Segment Start: Extracted records

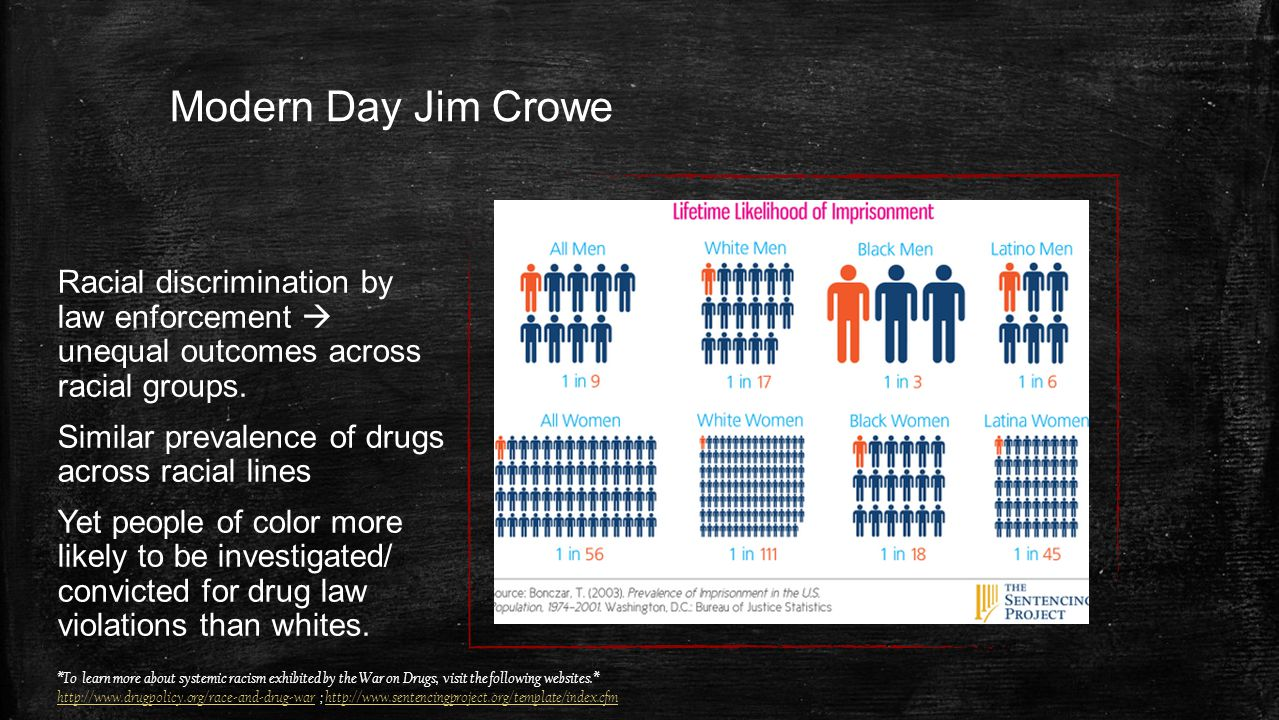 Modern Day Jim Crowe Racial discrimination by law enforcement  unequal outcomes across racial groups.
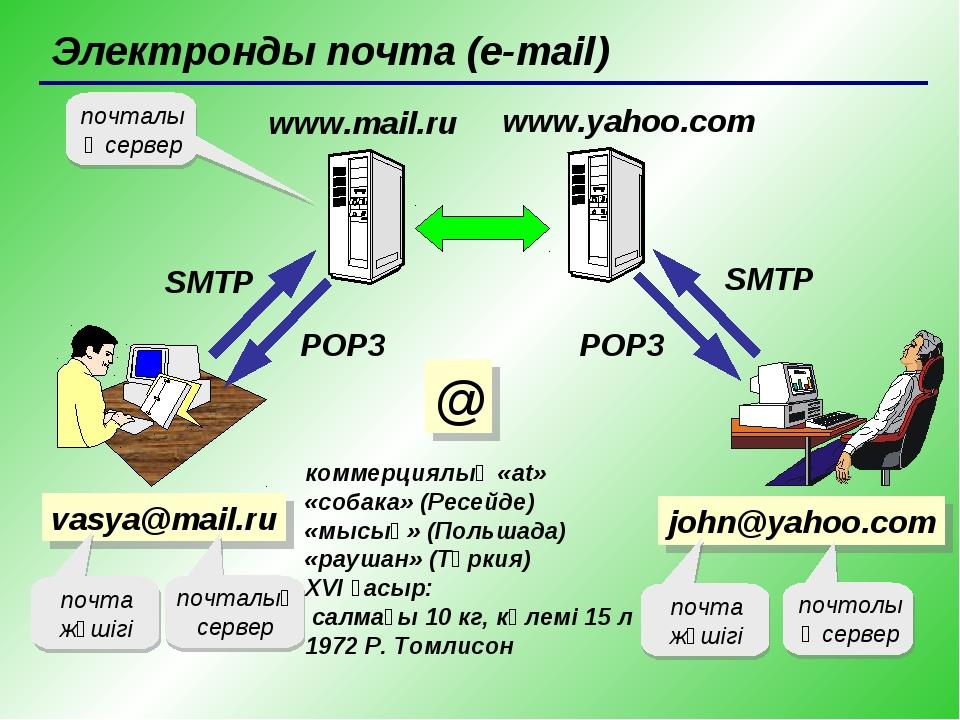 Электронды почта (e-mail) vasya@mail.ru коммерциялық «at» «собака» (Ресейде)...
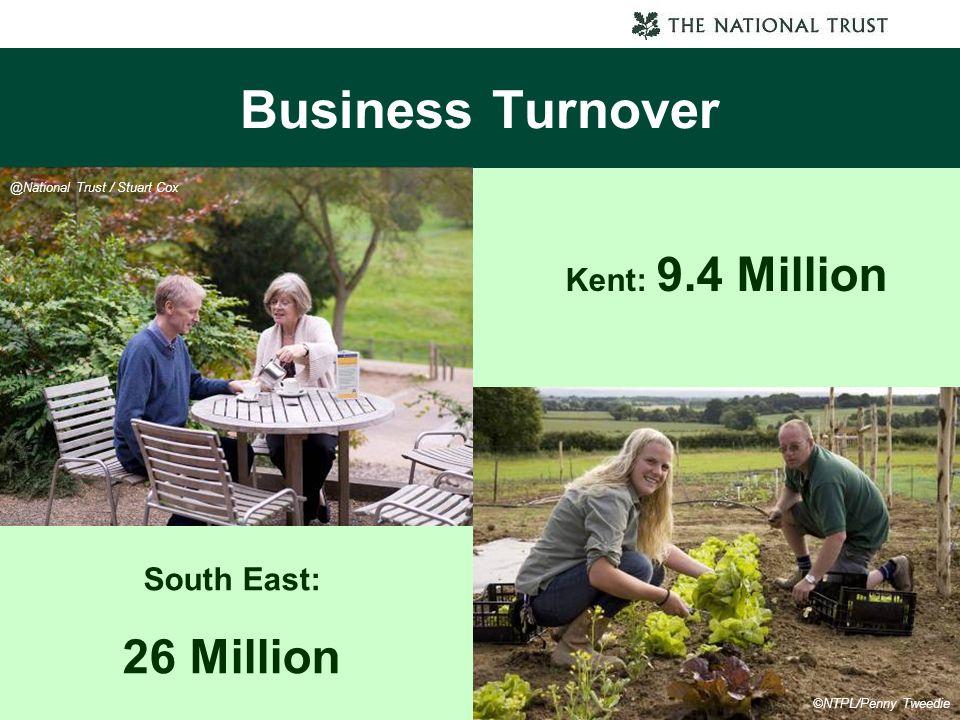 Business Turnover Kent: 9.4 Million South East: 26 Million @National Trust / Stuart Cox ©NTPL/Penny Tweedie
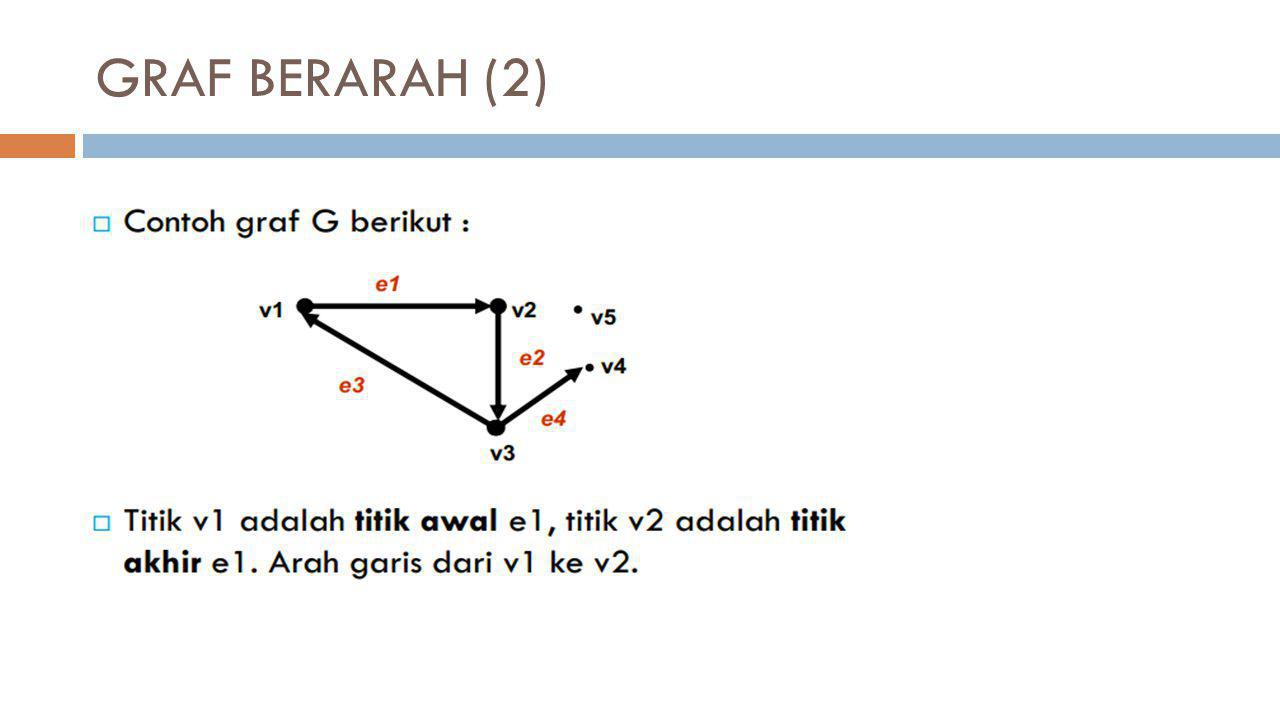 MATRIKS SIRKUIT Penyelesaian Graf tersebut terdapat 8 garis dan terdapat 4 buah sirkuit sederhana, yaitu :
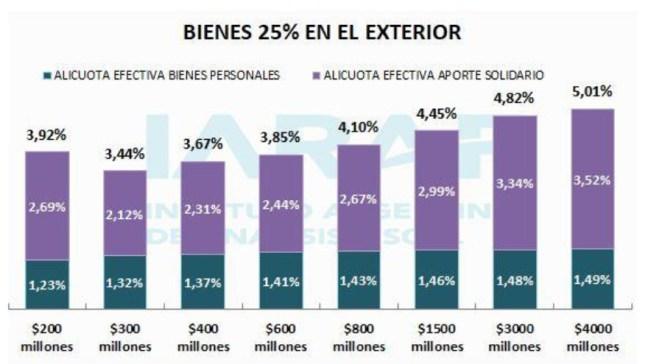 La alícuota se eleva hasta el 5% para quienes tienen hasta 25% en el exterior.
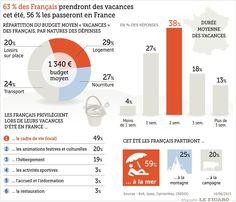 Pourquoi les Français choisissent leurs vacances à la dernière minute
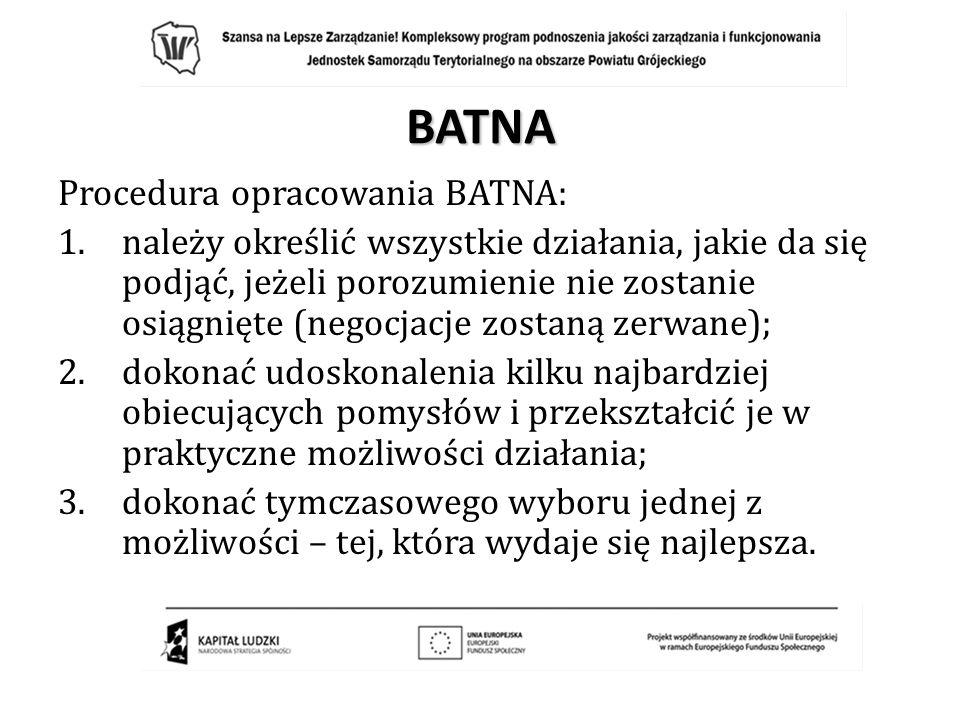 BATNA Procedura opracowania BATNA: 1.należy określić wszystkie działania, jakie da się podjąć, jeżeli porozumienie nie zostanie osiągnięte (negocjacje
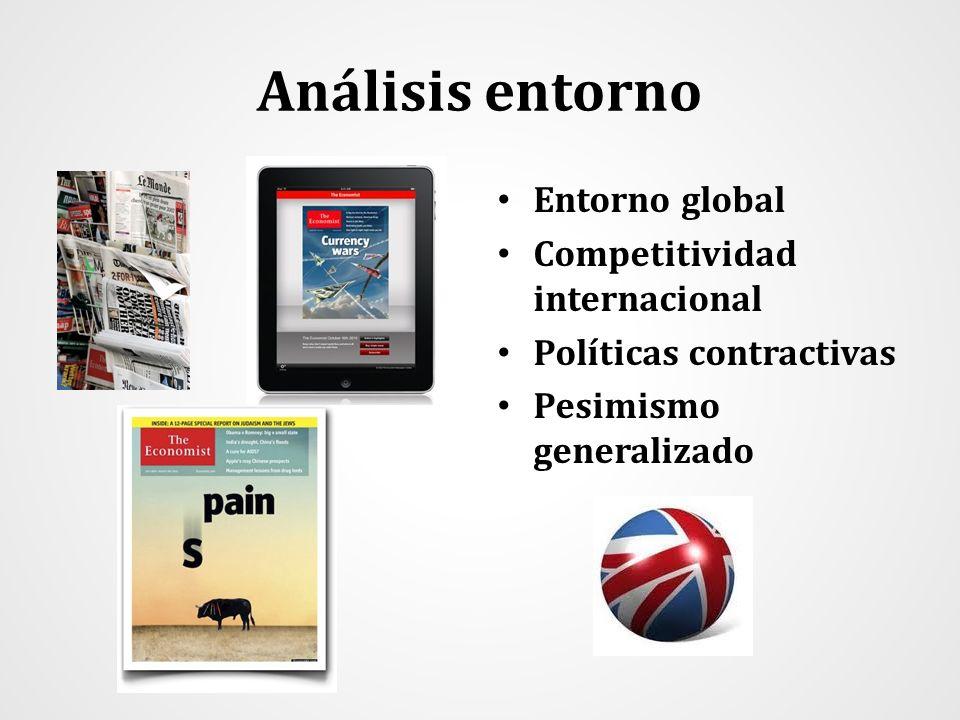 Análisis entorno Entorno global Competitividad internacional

Segment End: Extracted records

_Your objective_
Starting at the line that contains "Business Turnover Kent: 9.4", write out every line through the end of the entries, both ends included, without any pictures.

_Exercise result_
 Business Turnover Kent: 9.4 Million South East: 26 Million @National Trust / Stuart Cox ©NTPL/Penny Tweedie
 MATRIKS SIRKUIT Penyelesaian Graf tersebut terdapat 8 garis dan terdapat 4 buah sirkuit sederhana, yaitu :
 La alícuota se eleva hasta el 5% para quienes tienen hasta 25% en el exterior.
 Pourquoi les Français choisissent leurs vacances à la dernière minute
 BATNA Procedura opracowania BATNA: 1.należy określić wszystkie działania, jakie da się podjąć, jeżeli porozumienie nie zostanie osiągnięte (negocjacje
 Análisis entorno Entorno global Competitividad internacional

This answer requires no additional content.